Em razões recursais, o apelante BANCO SANTANDER (BRASIL) S.A. alega, preliminarmente, a ocorrência de prescrição trienal, com fundamento no art. 206, § 3º, V, do Código Civil, considerando que os descontos iniciaram em dezembro de 2010 e a ação somente foi ajuizada em abril de 2018. Defende, subsidiariamente, a aplicação da prescrição quinquenal. No mérito, sustenta a validade do contrato de cartão de crédito consignado, alegando que a parte autora tinha plena ciência da contratação e usufruiu dos benefícios dela decorrentes, como saques e compras, os quais teriam sido realizados com a utilização do cartão e senha pessoal. Alega ainda que foram prestadas todas as informações necessárias à consumidora, com envio de faturas, kit de boas-vindas e cláusulas contratuais claras. Requer, ao final, o provimento do recurso para reformar integralmente a sentença, reconhecendo a regularidade do contrato, a inexistência de vício e a improcedência dos pedidos iniciais.
Em contrarrazões, o apelado ESPÓLIO DE MARIA DO SOCORRO SOARES DOS SANTOS defende a manutenção da sentença de primeiro grau. Alega que a sentença reconheceu corretamente a irregularidade da contratação, ausência de encargos claros e a falha no dever de informação por parte do banco. Sustenta que os documentos apresentados não comprovam a regularidade da contratação nem a ciência da consumidora sobre os termos do contrato. Reforça que a repetição em dobro foi corretamente aplicada apenas aos valores descontados após março de 2021, conforme tese firmada no EAREsp 676.608/RS do STJ. Destaca, ainda, que a alegação de prescrição não foi apresentada na contestação, e que, tratando-se de relação de trato sucessivo com descontos contínuos, não há que se falar em prescrição. Requer, ao final, a rejeição do recurso e a manutenção integral da sentença.
Desnecessária a remessa dos autos ao Ministério Público Superior, por não existir razão de fato e/ou de direito que justifique sua intervenção.

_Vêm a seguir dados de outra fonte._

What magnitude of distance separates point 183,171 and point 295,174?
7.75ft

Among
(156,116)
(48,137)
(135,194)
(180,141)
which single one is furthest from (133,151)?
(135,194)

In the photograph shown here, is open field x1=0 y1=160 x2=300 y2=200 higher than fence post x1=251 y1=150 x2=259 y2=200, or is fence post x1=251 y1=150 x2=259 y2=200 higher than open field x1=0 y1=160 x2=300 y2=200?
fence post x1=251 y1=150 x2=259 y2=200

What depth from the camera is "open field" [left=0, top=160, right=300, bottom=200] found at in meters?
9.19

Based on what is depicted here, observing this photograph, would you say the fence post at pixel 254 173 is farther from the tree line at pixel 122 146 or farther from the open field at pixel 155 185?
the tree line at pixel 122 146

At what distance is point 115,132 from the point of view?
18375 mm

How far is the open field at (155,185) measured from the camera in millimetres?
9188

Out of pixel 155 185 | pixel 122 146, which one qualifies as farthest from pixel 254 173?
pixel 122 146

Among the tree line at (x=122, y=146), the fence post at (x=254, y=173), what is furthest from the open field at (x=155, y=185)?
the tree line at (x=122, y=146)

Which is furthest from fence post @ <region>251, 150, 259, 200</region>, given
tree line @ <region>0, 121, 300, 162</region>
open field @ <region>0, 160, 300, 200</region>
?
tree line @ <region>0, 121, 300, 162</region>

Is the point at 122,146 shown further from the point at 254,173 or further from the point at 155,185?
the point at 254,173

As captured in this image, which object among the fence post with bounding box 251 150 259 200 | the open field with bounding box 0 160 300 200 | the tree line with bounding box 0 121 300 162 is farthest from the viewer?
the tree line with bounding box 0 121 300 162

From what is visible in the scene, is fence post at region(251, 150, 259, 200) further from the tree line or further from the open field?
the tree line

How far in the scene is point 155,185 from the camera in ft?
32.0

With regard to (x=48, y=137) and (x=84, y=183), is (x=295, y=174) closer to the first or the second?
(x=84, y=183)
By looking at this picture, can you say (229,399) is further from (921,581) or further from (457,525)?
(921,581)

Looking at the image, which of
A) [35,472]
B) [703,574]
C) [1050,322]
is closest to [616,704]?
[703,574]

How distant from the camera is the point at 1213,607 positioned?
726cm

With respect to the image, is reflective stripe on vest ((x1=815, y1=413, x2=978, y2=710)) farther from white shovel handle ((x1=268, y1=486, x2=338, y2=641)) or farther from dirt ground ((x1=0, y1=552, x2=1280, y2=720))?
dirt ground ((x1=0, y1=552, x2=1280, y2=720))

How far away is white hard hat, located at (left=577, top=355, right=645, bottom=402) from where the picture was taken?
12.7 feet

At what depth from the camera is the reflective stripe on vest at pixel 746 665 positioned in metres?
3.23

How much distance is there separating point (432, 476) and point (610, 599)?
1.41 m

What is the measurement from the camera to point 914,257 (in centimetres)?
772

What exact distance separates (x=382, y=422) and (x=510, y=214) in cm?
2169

Preenchidos os requisitos legais, recebo o recurso nos efeitos suspensivo e devolutivo.
É o relatório. Inclua-se em pauta VIRTUAL.
VOTO
I - REQUISITOS DE ADMISSIBILIDADE
Verifico que o recurso fora interposto tempestivamente e de forma regular. Presentes os demais requisitos de admissibilidade recursal, CONHEÇO do recurso.
II - MATÉRIA PRELIMINAR
Alega o apelante, BANCO SANTANDER (BRASIL) S.A., a ocorrência da prescrição trienal prevista no art. 206, § 3º, V, do Código Civil, aduzindo que os descontos iniciaram-se em dezembro de 2010 e que a ação somente foi ajuizada em abril de 2018. Contudo, tal alegação não merece acolhida.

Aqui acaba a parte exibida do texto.